- What the task asks
Only the lines from the one containing "Studying this captured" through the final line of the material below should be output, exactly as they stand.

# start of Entries shown

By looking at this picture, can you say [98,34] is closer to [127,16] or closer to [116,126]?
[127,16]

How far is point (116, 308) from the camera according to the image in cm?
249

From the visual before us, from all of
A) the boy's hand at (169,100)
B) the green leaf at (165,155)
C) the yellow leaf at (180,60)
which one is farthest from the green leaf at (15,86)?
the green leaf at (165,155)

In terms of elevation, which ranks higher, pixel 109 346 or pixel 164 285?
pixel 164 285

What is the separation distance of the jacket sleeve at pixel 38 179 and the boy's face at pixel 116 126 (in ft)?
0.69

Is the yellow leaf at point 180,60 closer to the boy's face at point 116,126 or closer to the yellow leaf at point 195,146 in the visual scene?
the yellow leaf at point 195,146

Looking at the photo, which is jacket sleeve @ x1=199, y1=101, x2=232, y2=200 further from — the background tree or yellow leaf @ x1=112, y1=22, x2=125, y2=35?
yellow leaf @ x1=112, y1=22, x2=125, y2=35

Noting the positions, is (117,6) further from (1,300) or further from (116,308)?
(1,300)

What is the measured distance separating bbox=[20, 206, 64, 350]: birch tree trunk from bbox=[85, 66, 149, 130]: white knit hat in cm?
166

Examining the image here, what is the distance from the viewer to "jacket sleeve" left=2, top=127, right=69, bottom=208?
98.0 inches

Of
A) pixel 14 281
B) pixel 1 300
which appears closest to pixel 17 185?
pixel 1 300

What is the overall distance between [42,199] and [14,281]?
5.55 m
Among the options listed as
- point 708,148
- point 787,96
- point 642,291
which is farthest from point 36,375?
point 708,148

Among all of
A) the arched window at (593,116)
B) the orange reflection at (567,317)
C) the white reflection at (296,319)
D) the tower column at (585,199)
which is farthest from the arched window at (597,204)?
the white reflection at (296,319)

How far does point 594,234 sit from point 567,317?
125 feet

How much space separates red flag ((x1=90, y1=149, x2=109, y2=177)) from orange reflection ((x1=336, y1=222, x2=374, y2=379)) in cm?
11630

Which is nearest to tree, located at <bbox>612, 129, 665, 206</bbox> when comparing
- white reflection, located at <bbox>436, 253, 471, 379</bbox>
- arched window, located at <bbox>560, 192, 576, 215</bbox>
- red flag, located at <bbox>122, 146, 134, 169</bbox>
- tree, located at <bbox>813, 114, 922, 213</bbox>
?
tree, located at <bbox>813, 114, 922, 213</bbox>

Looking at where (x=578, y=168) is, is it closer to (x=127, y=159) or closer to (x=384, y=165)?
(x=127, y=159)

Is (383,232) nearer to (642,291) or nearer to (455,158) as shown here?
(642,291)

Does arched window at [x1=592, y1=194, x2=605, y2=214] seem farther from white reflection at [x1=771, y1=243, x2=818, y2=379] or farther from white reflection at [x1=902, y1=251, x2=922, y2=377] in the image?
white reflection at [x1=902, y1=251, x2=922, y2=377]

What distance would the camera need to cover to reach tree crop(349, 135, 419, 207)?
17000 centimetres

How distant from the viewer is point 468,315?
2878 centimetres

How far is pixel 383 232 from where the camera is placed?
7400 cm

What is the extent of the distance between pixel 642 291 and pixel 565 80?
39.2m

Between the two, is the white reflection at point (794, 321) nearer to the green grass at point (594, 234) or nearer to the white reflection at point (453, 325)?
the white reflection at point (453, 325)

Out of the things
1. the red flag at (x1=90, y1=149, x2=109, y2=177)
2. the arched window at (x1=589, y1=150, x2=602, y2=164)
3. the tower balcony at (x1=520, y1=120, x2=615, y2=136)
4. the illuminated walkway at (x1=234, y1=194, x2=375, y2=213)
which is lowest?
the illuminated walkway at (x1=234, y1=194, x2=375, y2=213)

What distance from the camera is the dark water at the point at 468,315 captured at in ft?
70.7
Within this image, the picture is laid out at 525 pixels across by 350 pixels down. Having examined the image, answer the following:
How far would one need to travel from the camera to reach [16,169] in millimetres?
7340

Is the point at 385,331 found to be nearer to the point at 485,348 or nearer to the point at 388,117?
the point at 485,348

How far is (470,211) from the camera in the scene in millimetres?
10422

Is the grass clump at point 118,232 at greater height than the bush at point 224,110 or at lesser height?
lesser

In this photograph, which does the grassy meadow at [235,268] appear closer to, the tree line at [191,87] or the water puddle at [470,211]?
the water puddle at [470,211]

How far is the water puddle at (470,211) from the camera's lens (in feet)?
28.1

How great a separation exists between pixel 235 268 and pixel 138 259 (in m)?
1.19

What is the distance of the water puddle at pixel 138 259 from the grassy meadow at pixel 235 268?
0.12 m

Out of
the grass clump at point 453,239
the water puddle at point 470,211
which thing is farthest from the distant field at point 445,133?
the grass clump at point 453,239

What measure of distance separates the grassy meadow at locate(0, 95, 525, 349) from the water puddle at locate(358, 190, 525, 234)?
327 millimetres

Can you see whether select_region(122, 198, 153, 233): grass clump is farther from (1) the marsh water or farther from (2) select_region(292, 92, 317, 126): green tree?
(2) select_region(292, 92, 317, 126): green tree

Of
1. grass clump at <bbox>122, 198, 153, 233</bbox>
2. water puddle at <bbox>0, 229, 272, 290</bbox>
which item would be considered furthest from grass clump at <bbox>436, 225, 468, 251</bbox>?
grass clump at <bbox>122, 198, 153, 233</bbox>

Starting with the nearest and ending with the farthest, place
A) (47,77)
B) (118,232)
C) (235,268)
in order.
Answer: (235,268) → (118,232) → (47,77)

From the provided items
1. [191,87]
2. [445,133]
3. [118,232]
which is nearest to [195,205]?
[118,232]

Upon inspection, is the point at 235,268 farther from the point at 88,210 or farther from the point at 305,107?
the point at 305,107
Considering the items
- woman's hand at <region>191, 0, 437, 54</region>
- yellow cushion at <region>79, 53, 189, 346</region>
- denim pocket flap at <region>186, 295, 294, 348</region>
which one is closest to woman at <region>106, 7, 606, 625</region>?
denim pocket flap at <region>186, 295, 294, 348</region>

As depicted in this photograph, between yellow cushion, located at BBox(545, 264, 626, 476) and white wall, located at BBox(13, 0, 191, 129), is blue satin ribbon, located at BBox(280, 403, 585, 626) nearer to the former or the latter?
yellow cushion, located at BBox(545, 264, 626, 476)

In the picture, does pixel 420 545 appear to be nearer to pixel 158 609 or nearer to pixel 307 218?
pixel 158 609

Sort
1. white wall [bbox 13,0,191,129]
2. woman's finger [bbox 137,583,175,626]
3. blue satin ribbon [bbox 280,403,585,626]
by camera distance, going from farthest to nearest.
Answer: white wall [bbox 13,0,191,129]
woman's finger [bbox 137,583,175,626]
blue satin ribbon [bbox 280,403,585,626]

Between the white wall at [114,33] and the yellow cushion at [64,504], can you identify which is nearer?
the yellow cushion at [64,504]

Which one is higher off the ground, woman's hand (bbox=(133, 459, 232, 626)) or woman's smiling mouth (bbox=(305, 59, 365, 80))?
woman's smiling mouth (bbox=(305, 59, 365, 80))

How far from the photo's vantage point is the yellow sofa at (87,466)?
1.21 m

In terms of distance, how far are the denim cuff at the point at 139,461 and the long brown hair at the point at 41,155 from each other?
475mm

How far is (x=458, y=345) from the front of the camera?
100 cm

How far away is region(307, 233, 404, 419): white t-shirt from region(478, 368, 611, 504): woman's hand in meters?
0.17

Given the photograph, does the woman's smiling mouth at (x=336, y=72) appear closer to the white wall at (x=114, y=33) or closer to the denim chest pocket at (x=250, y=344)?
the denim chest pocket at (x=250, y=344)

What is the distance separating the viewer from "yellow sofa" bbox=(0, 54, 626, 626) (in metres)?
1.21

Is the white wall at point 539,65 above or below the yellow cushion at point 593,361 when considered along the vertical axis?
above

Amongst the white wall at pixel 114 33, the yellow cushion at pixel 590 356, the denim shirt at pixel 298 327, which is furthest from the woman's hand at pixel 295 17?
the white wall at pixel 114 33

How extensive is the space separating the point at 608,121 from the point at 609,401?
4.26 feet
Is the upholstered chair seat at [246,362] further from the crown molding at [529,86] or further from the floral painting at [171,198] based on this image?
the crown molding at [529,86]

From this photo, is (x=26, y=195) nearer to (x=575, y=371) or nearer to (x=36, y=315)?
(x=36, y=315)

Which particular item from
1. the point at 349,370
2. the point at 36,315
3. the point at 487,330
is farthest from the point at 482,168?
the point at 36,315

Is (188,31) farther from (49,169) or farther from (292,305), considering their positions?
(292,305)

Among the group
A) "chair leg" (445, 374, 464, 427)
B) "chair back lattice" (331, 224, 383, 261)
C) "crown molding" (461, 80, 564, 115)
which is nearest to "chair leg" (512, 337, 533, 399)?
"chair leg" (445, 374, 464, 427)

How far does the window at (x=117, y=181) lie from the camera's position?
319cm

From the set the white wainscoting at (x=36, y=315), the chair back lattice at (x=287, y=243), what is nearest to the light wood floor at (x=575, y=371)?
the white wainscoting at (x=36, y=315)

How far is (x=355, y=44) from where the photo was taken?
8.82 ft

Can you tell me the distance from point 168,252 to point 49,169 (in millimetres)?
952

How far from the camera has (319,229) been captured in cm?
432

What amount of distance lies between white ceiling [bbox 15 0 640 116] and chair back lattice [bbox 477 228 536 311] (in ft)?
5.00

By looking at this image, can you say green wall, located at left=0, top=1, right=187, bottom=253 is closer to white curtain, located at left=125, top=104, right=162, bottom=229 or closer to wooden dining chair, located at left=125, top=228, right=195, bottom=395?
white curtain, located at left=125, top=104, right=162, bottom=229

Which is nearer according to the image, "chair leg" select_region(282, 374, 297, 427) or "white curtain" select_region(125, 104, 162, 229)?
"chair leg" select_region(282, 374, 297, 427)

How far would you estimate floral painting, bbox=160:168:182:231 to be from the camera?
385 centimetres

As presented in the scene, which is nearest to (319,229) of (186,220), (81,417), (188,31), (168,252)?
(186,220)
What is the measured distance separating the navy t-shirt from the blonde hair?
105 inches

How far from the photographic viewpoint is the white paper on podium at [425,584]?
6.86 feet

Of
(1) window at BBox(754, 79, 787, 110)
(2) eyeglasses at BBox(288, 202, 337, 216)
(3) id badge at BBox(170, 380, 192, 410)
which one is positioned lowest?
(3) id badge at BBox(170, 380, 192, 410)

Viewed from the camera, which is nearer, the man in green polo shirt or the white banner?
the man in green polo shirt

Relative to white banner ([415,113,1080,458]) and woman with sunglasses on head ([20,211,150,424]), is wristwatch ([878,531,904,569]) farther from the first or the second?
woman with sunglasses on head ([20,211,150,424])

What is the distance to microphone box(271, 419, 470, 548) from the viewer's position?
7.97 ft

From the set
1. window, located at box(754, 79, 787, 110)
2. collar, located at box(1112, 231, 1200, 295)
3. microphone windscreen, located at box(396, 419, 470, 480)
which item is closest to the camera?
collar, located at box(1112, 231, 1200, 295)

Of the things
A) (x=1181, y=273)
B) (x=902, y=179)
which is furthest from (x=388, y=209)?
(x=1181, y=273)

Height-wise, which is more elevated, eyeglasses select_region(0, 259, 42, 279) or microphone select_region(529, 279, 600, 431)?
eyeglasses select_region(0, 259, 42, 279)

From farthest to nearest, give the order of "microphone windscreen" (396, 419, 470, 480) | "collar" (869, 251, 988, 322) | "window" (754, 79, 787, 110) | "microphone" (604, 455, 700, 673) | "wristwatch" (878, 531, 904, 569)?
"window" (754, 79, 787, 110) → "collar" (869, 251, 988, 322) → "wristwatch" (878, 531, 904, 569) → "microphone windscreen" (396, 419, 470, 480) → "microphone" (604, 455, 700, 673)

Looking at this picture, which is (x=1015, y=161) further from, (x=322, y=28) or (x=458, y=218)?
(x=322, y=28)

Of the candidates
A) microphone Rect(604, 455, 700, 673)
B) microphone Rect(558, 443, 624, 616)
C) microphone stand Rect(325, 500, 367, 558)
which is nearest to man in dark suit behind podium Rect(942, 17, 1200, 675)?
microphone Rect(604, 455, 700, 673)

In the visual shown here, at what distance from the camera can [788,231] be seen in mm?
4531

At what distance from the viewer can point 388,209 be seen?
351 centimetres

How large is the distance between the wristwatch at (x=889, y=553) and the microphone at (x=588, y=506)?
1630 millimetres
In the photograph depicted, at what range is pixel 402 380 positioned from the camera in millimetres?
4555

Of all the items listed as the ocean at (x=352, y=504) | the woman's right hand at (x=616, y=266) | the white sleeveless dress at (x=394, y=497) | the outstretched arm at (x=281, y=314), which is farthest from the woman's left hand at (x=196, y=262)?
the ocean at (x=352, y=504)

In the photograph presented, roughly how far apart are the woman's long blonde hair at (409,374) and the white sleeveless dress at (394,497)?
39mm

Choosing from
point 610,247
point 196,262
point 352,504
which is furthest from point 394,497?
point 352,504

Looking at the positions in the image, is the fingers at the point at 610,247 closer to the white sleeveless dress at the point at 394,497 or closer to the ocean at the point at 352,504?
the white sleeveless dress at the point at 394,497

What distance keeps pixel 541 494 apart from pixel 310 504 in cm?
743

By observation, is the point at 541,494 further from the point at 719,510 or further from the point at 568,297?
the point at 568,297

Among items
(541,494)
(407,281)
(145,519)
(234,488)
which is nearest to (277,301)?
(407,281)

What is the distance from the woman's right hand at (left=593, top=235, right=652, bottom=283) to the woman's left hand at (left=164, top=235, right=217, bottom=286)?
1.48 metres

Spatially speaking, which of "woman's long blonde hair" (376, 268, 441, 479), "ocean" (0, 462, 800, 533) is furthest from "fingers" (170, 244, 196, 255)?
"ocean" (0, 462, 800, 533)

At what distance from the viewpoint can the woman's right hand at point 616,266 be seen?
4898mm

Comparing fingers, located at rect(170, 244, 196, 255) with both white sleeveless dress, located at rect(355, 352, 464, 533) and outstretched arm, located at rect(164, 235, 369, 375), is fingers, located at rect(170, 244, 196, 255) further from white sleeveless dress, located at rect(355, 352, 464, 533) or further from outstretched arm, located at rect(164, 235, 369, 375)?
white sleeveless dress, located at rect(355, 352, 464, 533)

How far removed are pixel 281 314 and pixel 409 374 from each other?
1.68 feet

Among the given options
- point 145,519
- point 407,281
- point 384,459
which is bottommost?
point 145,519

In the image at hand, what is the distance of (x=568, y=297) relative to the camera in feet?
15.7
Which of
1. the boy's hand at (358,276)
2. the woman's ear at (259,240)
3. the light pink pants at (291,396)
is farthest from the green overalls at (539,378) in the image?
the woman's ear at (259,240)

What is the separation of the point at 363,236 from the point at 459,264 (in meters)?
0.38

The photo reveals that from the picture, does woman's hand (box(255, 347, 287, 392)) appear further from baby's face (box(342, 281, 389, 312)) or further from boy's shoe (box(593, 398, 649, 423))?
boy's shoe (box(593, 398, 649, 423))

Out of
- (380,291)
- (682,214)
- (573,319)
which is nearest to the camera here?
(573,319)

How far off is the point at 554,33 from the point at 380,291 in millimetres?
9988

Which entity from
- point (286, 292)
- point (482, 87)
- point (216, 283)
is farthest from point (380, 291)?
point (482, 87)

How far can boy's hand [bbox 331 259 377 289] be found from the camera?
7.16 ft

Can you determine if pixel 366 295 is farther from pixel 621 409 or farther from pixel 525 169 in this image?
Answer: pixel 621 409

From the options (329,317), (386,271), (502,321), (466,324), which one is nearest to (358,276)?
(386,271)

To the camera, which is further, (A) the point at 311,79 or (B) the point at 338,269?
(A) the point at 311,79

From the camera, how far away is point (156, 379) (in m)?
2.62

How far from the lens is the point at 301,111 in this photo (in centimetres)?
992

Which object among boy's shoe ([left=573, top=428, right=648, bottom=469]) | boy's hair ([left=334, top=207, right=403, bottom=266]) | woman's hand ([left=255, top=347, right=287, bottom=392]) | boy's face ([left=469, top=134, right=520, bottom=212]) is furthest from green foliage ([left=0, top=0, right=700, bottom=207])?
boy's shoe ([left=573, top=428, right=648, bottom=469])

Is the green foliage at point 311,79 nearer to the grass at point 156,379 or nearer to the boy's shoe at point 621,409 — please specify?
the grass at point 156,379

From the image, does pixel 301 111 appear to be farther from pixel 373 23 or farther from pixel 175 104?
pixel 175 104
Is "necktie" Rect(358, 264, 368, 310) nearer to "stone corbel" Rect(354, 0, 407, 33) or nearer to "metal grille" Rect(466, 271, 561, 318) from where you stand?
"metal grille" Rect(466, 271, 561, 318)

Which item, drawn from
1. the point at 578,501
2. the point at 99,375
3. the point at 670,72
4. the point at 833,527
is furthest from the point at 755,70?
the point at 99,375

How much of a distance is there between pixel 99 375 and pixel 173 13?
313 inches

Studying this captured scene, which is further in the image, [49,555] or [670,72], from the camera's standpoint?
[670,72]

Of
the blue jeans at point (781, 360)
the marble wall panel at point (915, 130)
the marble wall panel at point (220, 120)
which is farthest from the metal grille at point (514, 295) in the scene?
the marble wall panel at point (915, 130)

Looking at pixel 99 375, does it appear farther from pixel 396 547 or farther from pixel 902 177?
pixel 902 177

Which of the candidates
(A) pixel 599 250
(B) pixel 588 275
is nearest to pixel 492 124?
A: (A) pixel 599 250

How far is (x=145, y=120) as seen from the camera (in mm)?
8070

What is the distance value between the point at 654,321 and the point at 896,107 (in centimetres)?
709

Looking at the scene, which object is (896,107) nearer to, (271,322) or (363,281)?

# end of Entries shown

- Reply
Studying this captured scene, which is further in the image, [49,555] or [670,72], from the camera's standpoint?
[670,72]

Of
the blue jeans at point (781, 360)
the marble wall panel at point (915, 130)
the marble wall panel at point (220, 120)
which is farthest from the metal grille at point (514, 295) in the scene?
the marble wall panel at point (915, 130)

Looking at pixel 99 375, does it appear farther from pixel 396 547 or farther from pixel 902 177?
pixel 902 177

Which of the candidates
(A) pixel 599 250
(B) pixel 588 275
is nearest to pixel 492 124?
A: (A) pixel 599 250

How far is (x=145, y=120) as seen from the camera (in mm)?
8070

What is the distance value between the point at 654,321 and the point at 896,107 (in centimetres)?
709

Looking at the scene, which object is (896,107) nearer to, (271,322) or (363,281)?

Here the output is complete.